(Exercise directions):
A line below contains "Tanzania, site H07, 2013-05-21", and a later one contains "label granularity: sequence-level". Repeat both, with every line between them, exactly.

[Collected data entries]
Content starts

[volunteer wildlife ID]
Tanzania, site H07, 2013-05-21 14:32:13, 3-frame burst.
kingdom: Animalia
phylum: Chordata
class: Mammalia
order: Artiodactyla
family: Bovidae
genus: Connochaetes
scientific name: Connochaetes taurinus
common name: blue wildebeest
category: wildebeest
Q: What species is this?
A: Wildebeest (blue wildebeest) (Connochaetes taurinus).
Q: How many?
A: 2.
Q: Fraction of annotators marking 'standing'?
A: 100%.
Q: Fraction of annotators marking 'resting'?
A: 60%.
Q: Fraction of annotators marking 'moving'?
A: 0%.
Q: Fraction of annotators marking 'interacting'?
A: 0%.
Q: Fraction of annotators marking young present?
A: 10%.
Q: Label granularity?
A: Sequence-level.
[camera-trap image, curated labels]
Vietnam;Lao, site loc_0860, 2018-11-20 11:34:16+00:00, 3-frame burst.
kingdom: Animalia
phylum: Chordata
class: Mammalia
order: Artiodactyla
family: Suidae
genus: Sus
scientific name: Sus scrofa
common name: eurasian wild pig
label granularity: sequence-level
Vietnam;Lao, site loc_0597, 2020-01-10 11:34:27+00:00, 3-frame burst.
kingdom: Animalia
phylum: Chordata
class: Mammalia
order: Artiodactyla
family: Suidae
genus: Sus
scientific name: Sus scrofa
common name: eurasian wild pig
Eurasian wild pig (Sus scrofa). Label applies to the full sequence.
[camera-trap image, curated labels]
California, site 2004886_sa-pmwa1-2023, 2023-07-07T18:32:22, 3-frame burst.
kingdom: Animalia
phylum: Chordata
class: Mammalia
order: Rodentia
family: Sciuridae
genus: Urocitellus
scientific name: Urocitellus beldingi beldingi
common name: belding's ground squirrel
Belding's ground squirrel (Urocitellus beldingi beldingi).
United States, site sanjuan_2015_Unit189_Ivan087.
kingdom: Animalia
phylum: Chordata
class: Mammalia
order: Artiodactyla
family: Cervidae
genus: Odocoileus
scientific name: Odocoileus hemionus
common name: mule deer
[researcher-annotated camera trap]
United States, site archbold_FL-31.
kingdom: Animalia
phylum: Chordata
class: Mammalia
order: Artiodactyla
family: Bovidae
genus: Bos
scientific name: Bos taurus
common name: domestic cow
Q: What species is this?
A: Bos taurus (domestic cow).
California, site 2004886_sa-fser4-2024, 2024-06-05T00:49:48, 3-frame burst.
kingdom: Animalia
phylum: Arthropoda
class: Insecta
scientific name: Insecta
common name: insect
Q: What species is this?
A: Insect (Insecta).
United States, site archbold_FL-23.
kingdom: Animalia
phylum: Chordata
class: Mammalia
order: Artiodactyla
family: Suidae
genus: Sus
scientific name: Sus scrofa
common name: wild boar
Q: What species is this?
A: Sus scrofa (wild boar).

Content ends

(Answer to the exercise):
Tanzania, site H07, 2013-05-21 14:32:13, 3-frame burst.
kingdom: Animalia
phylum: Chordata
class: Mammalia
order: Artiodactyla
family: Bovidae
genus: Connochaetes
scientific name: Connochaetes taurinus
common name: blue wildebeest
category: wildebeest
Q: What species is this?
A: Wildebeest (blue wildebeest) (Connochaetes taurinus).
Q: How many?
A: 2.
Q: Fraction of annotators marking 'standing'?
A: 100%.
Q: Fraction of annotators marking 'resting'?
A: 60%.
Q: Fraction of annotators marking 'moving'?
A: 0%.
Q: Fraction of annotators marking 'interacting'?
A: 0%.
Q: Fraction of annotators marking young present?
A: 10%.
Q: Label granularity?
A: Sequence-level.
[camera-trap image, curated labels]
Vietnam;Lao, site loc_0860, 2018-11-20 11:34:16+00:00, 3-frame burst.
kingdom: Animalia
phylum: Chordata
class: Mammalia
order: Artiodactyla
family: Suidae
genus: Sus
scientific name: Sus scrofa
common name: eurasian wild pig
label granularity: sequence-level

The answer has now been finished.